Strangest of all was when I heard a quite credible version of Louis Armstrong singing Mack the Knife. This, it turned out, was Jaojoby. When I expressed surprise I was informed that long before he hit the World Music big time, Jao was famous in Madagascar as a radio DJ and performer of American popular music. So much for my notions of cultural authenticity.


Thursday, March 1, 2012

For two days the main back-up singer, Fanja, took over the lead vocals. But with her voice returning, today Monique picked up the mic again – partly for the benefit of a TV crew that was here filming – though she kept off the high notes.

Meanwhile, we’ve had other setbacks. The saxophonist showed up a couple of days ago with a cast on his arm (motorcycle accident) and doctor’s instructions not to hold an instrument. The replacement we lined up came by today. He’ll be fine. True, he only has a soprano sax. But he says he can borrow a tenor. And he showed he could cover a critical alto part with the soprano. In the quest for perfection sometimes you have to compromise.

More seriously, during today’s rehearsal Miary, one of the guitarists, was drunk. To make matters worse, he’s Monique’s nephew. It was uncomfortable when she told him off in front of everyone. But she had no choice. When he tried to appeal to my kindly nature, calling me “Tonton” (Uncle), I also played the heavy. I felt bad for Monique and the rest of the band. Especially for Miary’s girlfriend, the hard-working Fanja.

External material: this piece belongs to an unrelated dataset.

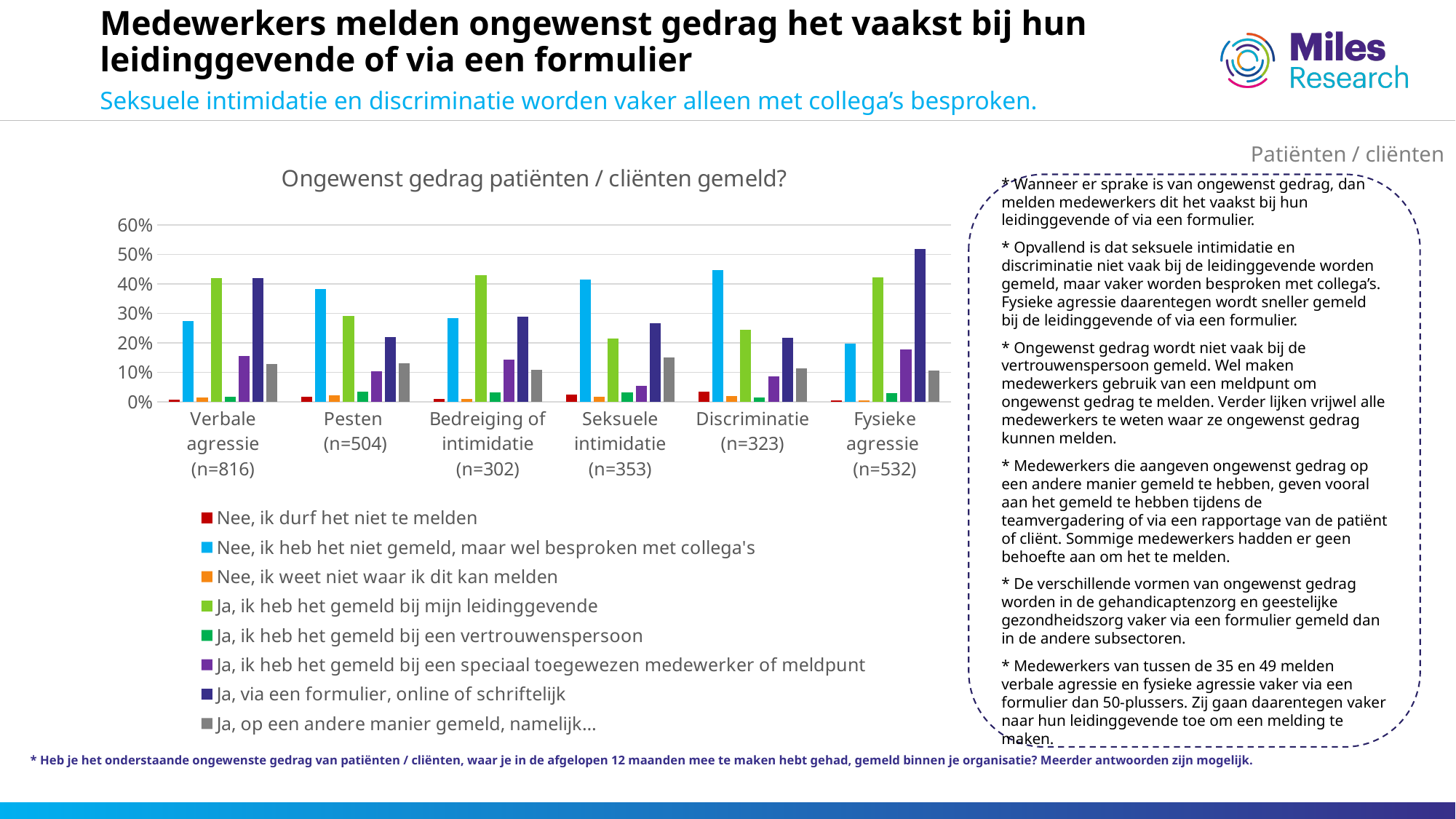
What kind of chart is shown on the slide? bar chart Which category has the lowest value for 'Nee, ik heb het niet gemeld, maar wel besproken met collega's'? Fysieke agressie For Pesten, which is larger: 'Nee, ik heb het niet gemeld, maar wel besproken met collega's' or 'Ja, ik heb het gemeld bij mijn leidinggevende'? Nee, ik heb het niet gemeld, maar wel besproken met collega's Is the value for 'Ja, via een formulier, online of schriftelijk' at Fysieke agressie greater or less than 50%? greater How many categories of ongewenst gedrag are shown on the x axis? 6 For Seksuele intimidatie, which is larger: 'Nee, ik heb het niet gemeld, maar wel besproken met collega's' or 'Ja, via een formulier, online of schriftelijk'? Nee, ik heb het niet gemeld, maar wel besproken met collega's Which category has the highest value for 'Ja, via een formulier, online of schriftelijk'? Fysieke agressie Which category has the highest value for 'Nee, ik heb het niet gemeld, maar wel besproken met collega's'? Discriminatie How many series does the legend list? 8 Is the value for 'Nee, ik heb het niet gemeld, maar wel besproken met collega's' at Discriminatie greater or less than 40%? greater Is the value for 'Ja, via een formulier, online of schriftelijk' at Pesten greater or less than 30%? less What is the title of the chart? Ongewenst gedrag patiënten / cliënten gemeld?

On the other hand we’re starting to sound really good. Even me. We’re building that band camaraderie, starting to have a history together, developing rudimentary in-jokes. Or maybe it just seems that way to me. After all, the musical world here is small and close-knit. These guys have played together in various combinations for years. I’m way the outsider. But despite being the butt of occasional jokes – or maybe because of this – I’m feeling accepted. Which for a musician might be the most important thing of all.

* * *

Rain again today. We might as well be in Belgium. Or Portland. But at least we’ve recovered from the flu.